··· SUPPLIED MATERIAL ···

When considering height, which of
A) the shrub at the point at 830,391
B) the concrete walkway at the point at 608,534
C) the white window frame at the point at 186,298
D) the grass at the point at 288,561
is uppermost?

···

→ GIVEN INSTRUCTION: Please rewrite the listing, swapping each "the point at" for "the spot at" and leaving everything else unchanged.

→ EXERCISE ANSWER:
When considering height, which of
A) the shrub at the spot at 830,391
B) the concrete walkway at the spot at 608,534
C) the white window frame at the spot at 186,298
D) the grass at the spot at 288,561
is uppermost?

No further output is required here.